Canada's housing market recovery hinges on rates and supply, TD says

Canada’s housing market is expected to see a moderate increase in home sales in 2025, supported by pent-up demand, looser mortgage rules, and declining interest rates, according to TD Economics.

However, the bank’s latest housing market outlook warns that price growth may remain sluggish, particularly in British Columbia and Ontario, where market conditions currently favour buyers.

“The stars have been aligning for at least a moderate advance in home sales activity in 2025,” TD Economics said. “Positive factors include pent-up demand, looser mortgage rules, a rising share of Canadians in their prime home-buying years, continued economic growth and falling interest rates.”

While these factors suggest stronger market activity ahead, TD Economics cautioned that ongoing affordability challenges, an oversupplied condo market in the Greater Toronto Area, and uncertainty surrounding US trade policies could slow momentum.

The looming possibility of US tariffs is already having an impact on homebuyer sentiment.

“Even the threat of US tariffs already appears to be weighing on homebuying confidence,” TD noted in its forecast. “Sales slumped in January while new listings surged, as buyers were anxious, and sellers hurried to list their properties ahead of potential economic softness.”

If steep tariffs are imposed, TD Economics warned that job market weakness and declining consumer confidence could further dampen housing demand and price growth. These effects would be particularly pronounced in high-cost markets already struggling with affordability constraints.

However, the report also suggested that lower interest rates could help offset some of these headwinds.

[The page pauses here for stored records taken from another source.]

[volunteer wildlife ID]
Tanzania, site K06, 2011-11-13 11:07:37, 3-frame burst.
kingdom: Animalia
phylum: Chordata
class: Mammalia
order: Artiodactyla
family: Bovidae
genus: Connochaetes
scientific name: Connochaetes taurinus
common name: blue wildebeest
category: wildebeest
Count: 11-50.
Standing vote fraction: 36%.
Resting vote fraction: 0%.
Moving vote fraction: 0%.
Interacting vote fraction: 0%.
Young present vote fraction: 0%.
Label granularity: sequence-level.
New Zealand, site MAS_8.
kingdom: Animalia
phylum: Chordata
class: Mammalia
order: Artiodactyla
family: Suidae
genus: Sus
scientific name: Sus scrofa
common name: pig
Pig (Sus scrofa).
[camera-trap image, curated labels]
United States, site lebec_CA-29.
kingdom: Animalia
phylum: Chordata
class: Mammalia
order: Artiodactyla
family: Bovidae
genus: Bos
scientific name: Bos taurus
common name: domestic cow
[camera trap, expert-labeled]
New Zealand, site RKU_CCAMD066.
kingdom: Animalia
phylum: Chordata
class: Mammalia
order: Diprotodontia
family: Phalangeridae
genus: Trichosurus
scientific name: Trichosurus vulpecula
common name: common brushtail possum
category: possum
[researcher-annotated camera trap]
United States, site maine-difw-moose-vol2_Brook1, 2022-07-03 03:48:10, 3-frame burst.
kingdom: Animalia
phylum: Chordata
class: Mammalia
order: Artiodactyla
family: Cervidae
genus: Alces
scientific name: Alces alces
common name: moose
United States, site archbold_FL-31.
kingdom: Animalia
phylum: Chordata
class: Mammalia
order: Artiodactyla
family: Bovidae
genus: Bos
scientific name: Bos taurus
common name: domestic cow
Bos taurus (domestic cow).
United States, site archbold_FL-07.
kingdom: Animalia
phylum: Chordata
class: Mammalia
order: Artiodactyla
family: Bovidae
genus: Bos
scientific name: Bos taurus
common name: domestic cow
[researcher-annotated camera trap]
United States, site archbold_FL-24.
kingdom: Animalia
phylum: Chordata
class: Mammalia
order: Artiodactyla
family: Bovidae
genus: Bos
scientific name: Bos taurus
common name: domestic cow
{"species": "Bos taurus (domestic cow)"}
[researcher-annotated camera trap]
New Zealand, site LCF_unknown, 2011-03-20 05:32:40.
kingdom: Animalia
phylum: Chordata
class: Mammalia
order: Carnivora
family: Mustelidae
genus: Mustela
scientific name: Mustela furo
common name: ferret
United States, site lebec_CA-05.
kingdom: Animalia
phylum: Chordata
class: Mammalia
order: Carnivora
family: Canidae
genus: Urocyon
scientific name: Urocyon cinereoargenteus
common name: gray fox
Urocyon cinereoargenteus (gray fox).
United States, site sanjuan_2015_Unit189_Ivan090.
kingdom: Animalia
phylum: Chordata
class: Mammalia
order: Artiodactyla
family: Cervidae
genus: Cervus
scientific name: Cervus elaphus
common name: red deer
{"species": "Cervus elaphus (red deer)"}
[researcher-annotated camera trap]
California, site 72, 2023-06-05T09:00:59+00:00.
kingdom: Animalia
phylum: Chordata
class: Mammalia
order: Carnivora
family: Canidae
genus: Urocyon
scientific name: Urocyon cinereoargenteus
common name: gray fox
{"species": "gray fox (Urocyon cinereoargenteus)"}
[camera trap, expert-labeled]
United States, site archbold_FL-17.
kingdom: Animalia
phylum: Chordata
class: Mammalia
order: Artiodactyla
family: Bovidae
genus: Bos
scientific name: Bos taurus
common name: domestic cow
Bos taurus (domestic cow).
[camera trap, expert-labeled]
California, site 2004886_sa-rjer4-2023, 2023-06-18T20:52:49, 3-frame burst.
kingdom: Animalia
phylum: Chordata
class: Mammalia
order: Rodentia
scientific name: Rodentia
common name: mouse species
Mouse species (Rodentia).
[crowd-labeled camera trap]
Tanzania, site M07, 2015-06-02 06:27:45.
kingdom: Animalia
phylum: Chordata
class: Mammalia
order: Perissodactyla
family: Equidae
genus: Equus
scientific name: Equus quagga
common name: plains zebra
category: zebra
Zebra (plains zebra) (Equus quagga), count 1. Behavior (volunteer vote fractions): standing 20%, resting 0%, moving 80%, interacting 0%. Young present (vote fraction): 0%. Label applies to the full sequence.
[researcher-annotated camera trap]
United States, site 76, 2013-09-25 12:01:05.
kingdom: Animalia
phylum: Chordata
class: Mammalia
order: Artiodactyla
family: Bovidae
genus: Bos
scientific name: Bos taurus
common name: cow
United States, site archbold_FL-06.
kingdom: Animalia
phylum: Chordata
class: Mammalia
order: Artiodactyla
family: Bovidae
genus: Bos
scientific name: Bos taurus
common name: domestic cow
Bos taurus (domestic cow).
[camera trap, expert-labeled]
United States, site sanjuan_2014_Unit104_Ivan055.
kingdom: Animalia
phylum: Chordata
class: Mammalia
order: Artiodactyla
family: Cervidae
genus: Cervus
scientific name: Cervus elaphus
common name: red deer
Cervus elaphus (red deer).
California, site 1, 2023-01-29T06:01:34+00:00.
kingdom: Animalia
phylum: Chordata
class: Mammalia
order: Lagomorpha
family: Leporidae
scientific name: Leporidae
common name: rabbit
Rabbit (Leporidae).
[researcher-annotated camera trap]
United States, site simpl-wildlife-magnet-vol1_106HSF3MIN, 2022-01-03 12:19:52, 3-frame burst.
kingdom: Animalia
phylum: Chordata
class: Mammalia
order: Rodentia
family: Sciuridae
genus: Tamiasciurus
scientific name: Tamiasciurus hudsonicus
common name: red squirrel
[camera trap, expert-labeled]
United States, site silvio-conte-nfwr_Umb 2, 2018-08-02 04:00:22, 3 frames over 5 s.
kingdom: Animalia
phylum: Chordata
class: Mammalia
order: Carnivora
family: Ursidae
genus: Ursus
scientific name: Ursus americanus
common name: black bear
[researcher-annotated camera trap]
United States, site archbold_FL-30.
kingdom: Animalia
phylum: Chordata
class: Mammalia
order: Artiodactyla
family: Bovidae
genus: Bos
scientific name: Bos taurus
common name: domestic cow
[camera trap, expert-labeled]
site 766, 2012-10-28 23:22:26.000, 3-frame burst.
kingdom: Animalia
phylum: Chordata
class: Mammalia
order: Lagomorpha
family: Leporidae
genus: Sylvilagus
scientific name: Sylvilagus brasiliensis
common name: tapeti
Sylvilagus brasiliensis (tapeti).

“The Bank of Canada is also likely to cut interest rates faster in a tariff scenario, providing some offset to the housing market,” TD wrote.

South of the border, the US housing market is facing similar pressures, with persistently high mortgage rates slowing momentum. Pending home sales and weekly mortgage applications have started to decline, with 30-year mortgage rates hovering around 7%, roughly 80 basis points higher than when the Federal Reserve began cutting rates in September.

TD Economics also noted that “lower mortgage rates in the spring and summer of last year delivered a late-year boost to residential investment,” but added that “the backup in bond yields is likely to slow the sector’s momentum in the near term.”

With 30-year mortgage rates hovering around 7%, housing affordability remains well below historical norms. “At these levels, the typical mortgage payment for an existing single-family home is close to $2,200 – more than double the pre-pandemic average,” TD Economics stated.

Despite a 23% rise in median family incomes since the pandemic, affordability remains stretched. TD Economics forecasts that while affordability is expected to improve somewhat over the next three years, it is still likely to remain below long-term averages.

Looking ahead, TD Economics anticipates that lower borrowing costs in the second half of 2025 will help stabilize the housing market. However, it emphasized that a full recovery depends on increased home construction to ease affordability pressures.

“But a lasting revival requires homebuilding to move the needle on affordability,” TD Economics stated. “The hope is that an improvement in homebuilding trends—aided by a lower interest rate environment and perhaps reduced regulation—can suppress home price growth and allow incomes to catch up.”

The bank cautioned that construction activity could be hindered by rising costs, labour shortages, and potential import tariffs on building materials.

“For the near-to-medium term, other risks dominate, including import tariffs on lumber and other inputs combined with immigration restrictions that can create labour shortages,” TD Economics warned.